Ein Phänomen welches ich nur von Ultrarennen kenne, der Körper resigniert schlagartig und verweigert die Leistungsbereitschaft, um sie dann irgendwann später wieder wohlwollend zur Verfügung zu stellen. Dies geschieht mehrfach bei solchen Rennen und völlig unvorhersehbar. Man muss diesen Moment im wahrsten Sinne des Wortes einfach aussitzen.

Bald folgt der Sonnenaufgang und man ist dem Ziel ein Stück näher, ich habe es ohne Pause lediglich mit kurzen Boxenstopps durch die Nacht geschafft. Dies war ein wichtiges Ziel, um mich als Ultrafahrer weiter zu entwickeln.

Bald ist´s geschafft

Morgens um 6 Uhr habe ich die 300 Kilometermarke durchbrochen und den Daniel aus 2018 schon 11-mal überrundet. Die Nacht ist durchgestanden, auch das Publikum und die Streckenposten tauen auf. Auch Tobee hat wieder Kraft geschöpft, denn Helikopter 117 kreist nun wieder 20 Dezibel lauter um die Strecke. Leider können weder Redbull, Nudelsuppe noch die Sonnenstrahlen die Lebensgeister wecken. Ich ziehe meine Runden bis endlich wieder meine Familie am Streckenrand erscheint. Tochter Mayla hat mir ihr Glücksarmband um den Garmin geschnallt, Soe May ist bereit für ne Nackenmassage beim nächsten Boxenstopp. Meine Frau ist sowieso geboren fürs Anfeuern: niemand schreit lauter und konsequenter – das gilt für´s Rennen gleichermaßen wie beim Ehestreit  Ihr drei seid einfach genial.

Weiter fahren unnötig

Erstmalig folgt der Blick auf die Ergebnisliste. Ich bin auf einem genialen 5. Platz hab 3 Runden Rückstand und fast 10 Runden Vorsprung raus gefahren. Mein Vordermann verwaltet seinen Vorsprung clever und ist in der Lage noch immer schneller als ich zu fahren. Mein Verfolger hat umgerechnet fast 3 Stunden Rückstand.

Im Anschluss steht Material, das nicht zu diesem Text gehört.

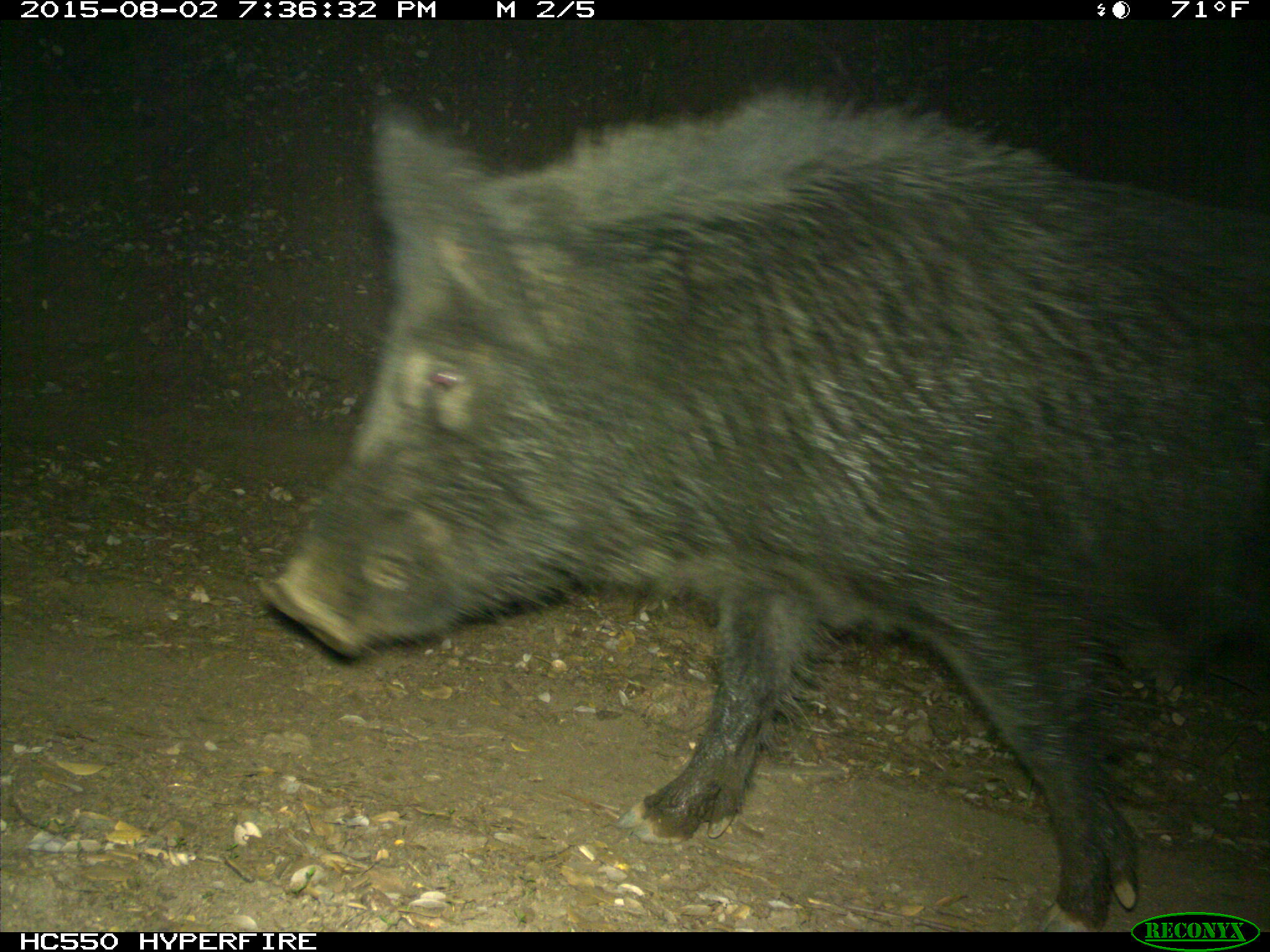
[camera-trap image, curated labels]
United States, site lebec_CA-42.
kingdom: Animalia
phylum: Chordata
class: Mammalia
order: Artiodactyla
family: Suidae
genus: Sus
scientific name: Sus scrofa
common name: wild boar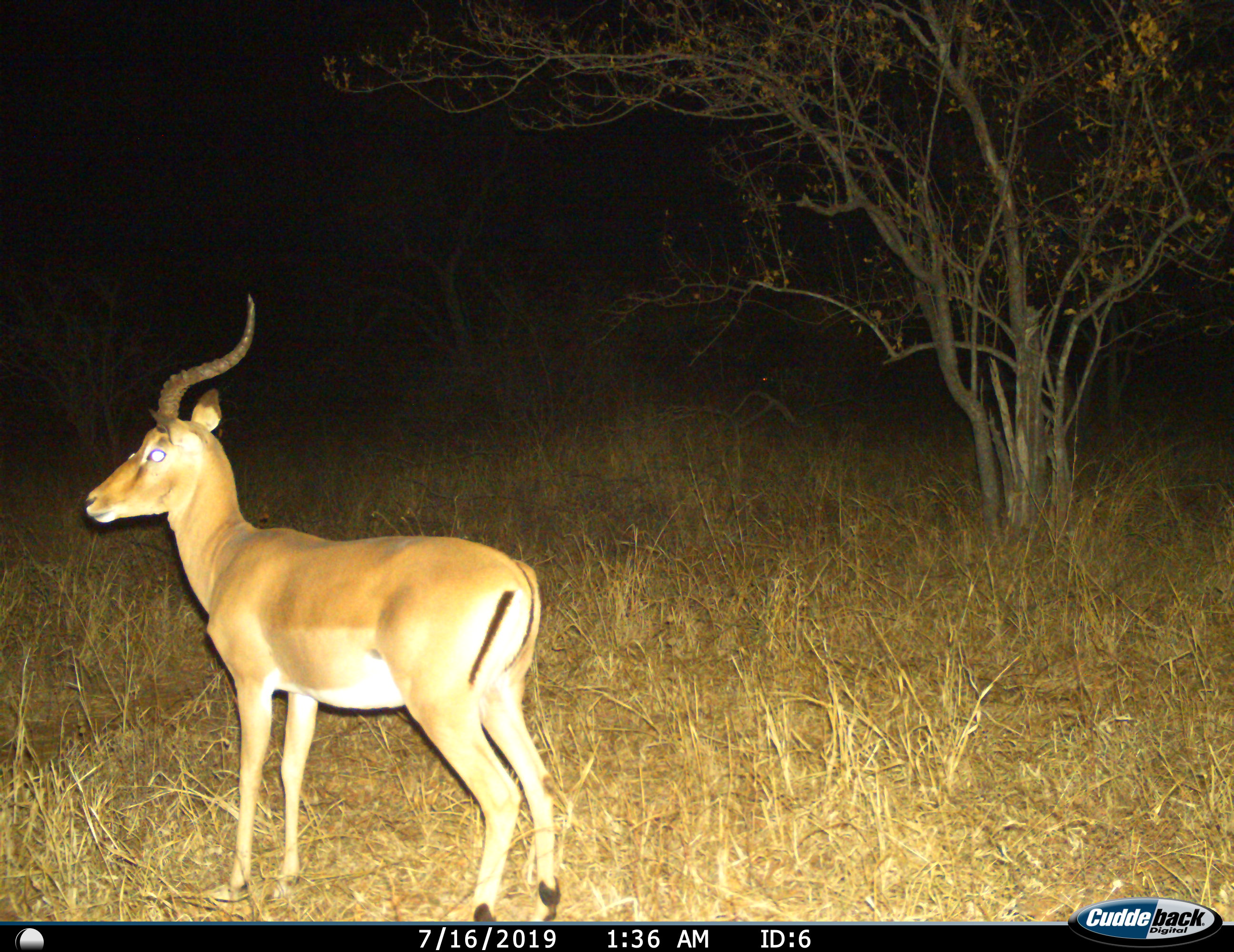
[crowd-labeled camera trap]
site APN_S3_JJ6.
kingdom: Animalia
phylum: Chordata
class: Mammalia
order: Artiodactyla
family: Bovidae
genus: Aepyceros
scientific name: Aepyceros melampus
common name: impala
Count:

Kai und Andreas wurden schon beide auf der Strecke abgeschossen, an meiner Position wird sich nichts ändern, die Körner kann ich mir sparen und die Regeneration kommt mir bei den nächsten Rennen zu Gute. Ja es gäbe viele vernünftige Gründe, dass Rennen jetzt zu beenden aber keinen der mich glücklich macht. Ich hatte mir ein zunächst utopisches Ziel von 90 Rennrunden gesetzt. Das wären 450 Kilometer und 10 Runden mehr als im Vorjahr. Davon war ich nun noch 8 Runden entfernt und ich sagte zu allen, die 90 mach ich nun voll egal wie lange es dauert. Redbull, Suppe, Gel, Cola alles auf Vollgas. Nach zwei Runden treffe ich erstmalig auf Teammate Sascha und Kai dem Führenden. Wir beschließen einen Paintrain zu bilden, Sascha kämpft um Platzierungen im 2er, Kai um den Streckenrekord, ich um meine 90 Runden. Der Körper gibt es her und wir brennen tatsächlich nochmals mehrere 13er und 14er Zeiten in die Strecke, so dass selbst der Hub,Hub, Hub und der Schrauber, Schrauber nicht mehr folgen kann. Gegen 13.30 Uhr verlasse ich die Strecke, nehme meine Frau, meine Kinder und Emma in den Arm, mein Schwiegervadda holt Bier, Sascha ist bei mir, während Manuel noch die letzten Runden absolviert. So fühlt es sich gut an, so bin ich happy, so habe ich meine 90 Runden und meine 450 Kilometer.

Danke an alle die dabei waren.

Danke an meine Familie die mich unterstützt und liebt, danke an meine Betreuer Emma und Gratulation an Sascha und Manuel mit Platz 5 sowie an Kai Saaler für den Sieg und Rundenrekord.